2008 Fee Schedule Changes
The proposed fee schedule published in July, 2007 included a number of controversial, far-reaching changes to the Stark law. Most of these changes did not appear in the final version published on November 27, 2007, but CMS noted that those changes remained under consideration and would be the subject of a forthcoming final rule.
Anti-Markup Provisions. The fee schedule imposes an anti-markup provision on both the technical and professional components of all diagnostic tests (not just DHS items) that are ordered by a billing physician or other supplier if they are purchased from an outside supplier or if performed at a site other than the office of the billing physician or other supplier. This rule expands an existing prohibition against marking up purchased technical services. Originally scheduled to take effect on January 1, 2008, this provision has been delayed for one year except for certain pathology arrangements. The technical service anti-markup rule remains in place, and may create its own problems: if the technologist and diagnostic testing equipment are not located in the office where the practice regularly conducts patient office visits, there can be no markup of the technical component. Note: if implemented in its current form in 2009 as scheduled, the professional service anti-markup rule may eliminate the economic viability of many arrangements which are otherwise compliant with the Stark law.
IDTF Changes. CMS tightened a number of rules pertaining to Independent Diagnostic Testing Facilities (IDTFs). Such facilities (except mobile and hospital based entities) may not (i) share a practice location with another Medicare-enrolled individual or organization, (ii) lease or sublease operations or space to another Medicare-enrolled individual or organization, or (iii) share diagnostic testing equipment used in the initial diagnostic test with another Medicare-enrolled individual or organization.

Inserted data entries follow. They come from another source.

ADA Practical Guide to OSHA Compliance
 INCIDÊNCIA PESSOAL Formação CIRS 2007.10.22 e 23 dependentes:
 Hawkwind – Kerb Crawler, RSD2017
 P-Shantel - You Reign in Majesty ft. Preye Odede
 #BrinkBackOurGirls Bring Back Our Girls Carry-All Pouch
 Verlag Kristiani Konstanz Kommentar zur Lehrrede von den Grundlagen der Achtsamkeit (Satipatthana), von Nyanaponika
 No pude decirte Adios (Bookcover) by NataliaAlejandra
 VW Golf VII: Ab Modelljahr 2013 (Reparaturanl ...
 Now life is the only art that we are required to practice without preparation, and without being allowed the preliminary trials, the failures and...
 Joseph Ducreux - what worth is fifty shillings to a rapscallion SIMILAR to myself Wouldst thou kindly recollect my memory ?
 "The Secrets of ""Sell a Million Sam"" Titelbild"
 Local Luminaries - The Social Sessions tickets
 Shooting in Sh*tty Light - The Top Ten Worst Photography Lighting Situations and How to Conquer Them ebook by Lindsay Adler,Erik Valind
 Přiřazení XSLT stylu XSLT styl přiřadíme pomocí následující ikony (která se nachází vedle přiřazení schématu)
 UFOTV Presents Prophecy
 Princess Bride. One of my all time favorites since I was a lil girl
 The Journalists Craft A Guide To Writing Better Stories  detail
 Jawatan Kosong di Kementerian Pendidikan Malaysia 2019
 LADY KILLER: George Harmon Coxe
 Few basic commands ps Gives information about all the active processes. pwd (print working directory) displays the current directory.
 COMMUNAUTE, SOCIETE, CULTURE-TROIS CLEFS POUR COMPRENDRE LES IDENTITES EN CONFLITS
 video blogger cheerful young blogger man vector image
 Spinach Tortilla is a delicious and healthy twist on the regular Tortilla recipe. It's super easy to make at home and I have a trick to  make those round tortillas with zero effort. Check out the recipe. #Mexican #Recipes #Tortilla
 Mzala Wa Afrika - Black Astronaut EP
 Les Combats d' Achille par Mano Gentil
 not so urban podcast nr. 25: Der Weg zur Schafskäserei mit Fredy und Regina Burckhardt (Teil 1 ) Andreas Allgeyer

Although not directly changing the Stark rules, this change may spell the end of otherwise compliant arrangements under which a physician practice shares space and equipment with an IDTF, even under a block lease.
Issues deferred for future rulemaking include: prohibiting “per-click” payments in lease arrangements; limiting percentage-based compensation arrangements to those that result from personally-performed physician services; expanding the stand-in-the-shoes provisions beyond physician organizations which would substantially limit the availability of the indirect ownership/compensation exceptions; and revising the definition of DHS “entity” to include any person that causes a claim to be presented, which would eliminate the popular “under arrangements” model under which referring physicians invest in and lease equipment and facilities to hospitals.
CMS clearly hasn’t stopped tinkering with what has become a Frankenstein monster of a regulatory scheme. If your practice has any arrangement in place with a provider of DHS items or services, you should have it reviewed carefully by a knowledgeable health care attorney, and don’t rely on any analysis that is older than November 27, 2007. Also, keep watch for future changes CMS has promised later this year.
William H. Maruca, Esq., is health care partner with the Pittsburgh office of Fox Rothschild LLP.